You’re just talking about re-prioritizing.

Thank you! End of interview, you know? Every cell in my body wants for us to have a voluntary transformation to a sustainable way of living, where we would voluntarily have a softer landing, where we would recognize that we’ve overshot carrying capacity, that our way of living, which is based on the use of nonrenewable resources, won’t last. But I don’t think that’s going to happen.

If your concern is for the well-being of the humans who will be alive during and immediately after the crash, then what you need to do is start preparing people for the crash. Because it’s gonna come anyway. And if you don’t believe it’s gonna come, then we really honestly have nothing to say to each other. We can talk about what do you think about JD Drew for the Dodgers this year. What the hell’s wrong with the Angels? But if you do believe that a) there’s going to be a crash and b) it’s going to be messy and c) the current economic system is dismantling the ecological infrastructure of the planet, which means the longer it takes, the worse things are going to be, what that means is what you need to do is to start finding out what local plants can be used for antibiotics. What are local water purification systems you’ll be able to use. How are you going to build shelters. How will you pull up parking lots to make gardens. Learning self-defense and forming committees to deal with the additional violence that might (or might not) break out. Getting to know your neighbors, both human and nonhuman. How’s that for a start?

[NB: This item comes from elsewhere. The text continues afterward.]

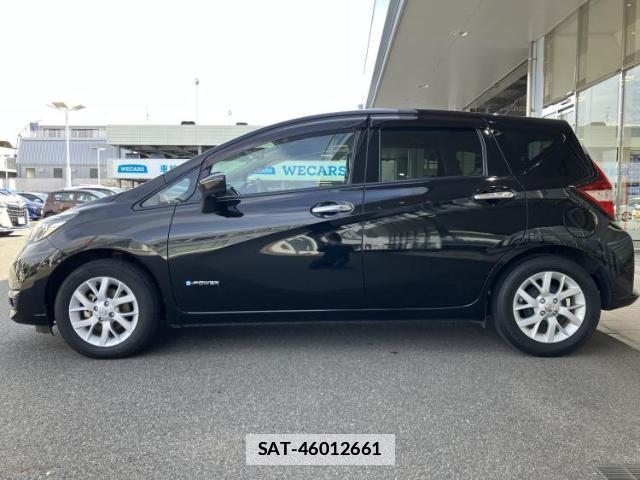 Nissan NOTE 2018-03 7917185-1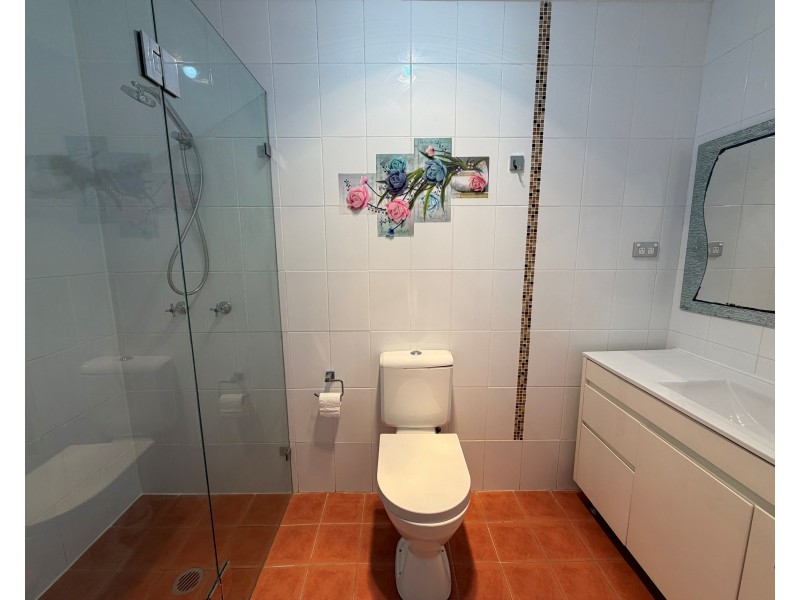 27 Calvados St, Glenfield NSW 2167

In the end, I think the primary measure by which we will be judged by those who come after will be the health of the landbase. Everything else builds from there. The people who come after aren’t going to give a shit as to whether we voted Democrat, Republican, Green, anarchist, or none of the above. They’re not going to give a shit about whether we were pacifists or not pacifists. They’re not going to give a shit about whether we signed or didn’t sign online petitions. They’re not going to give a shit about how hard we tried. It’s no good to live in a groovy eco-socialist utopia with free love if the planet is toxified. Those who come after are going to care about whether they can breathe the air, whether they can drink the water, whether the land can support them. Everything else comes from that. This seems so obvious I’m embarrassed to have to say it, but this culture is so insane it needs to be said. And it needs to be lived.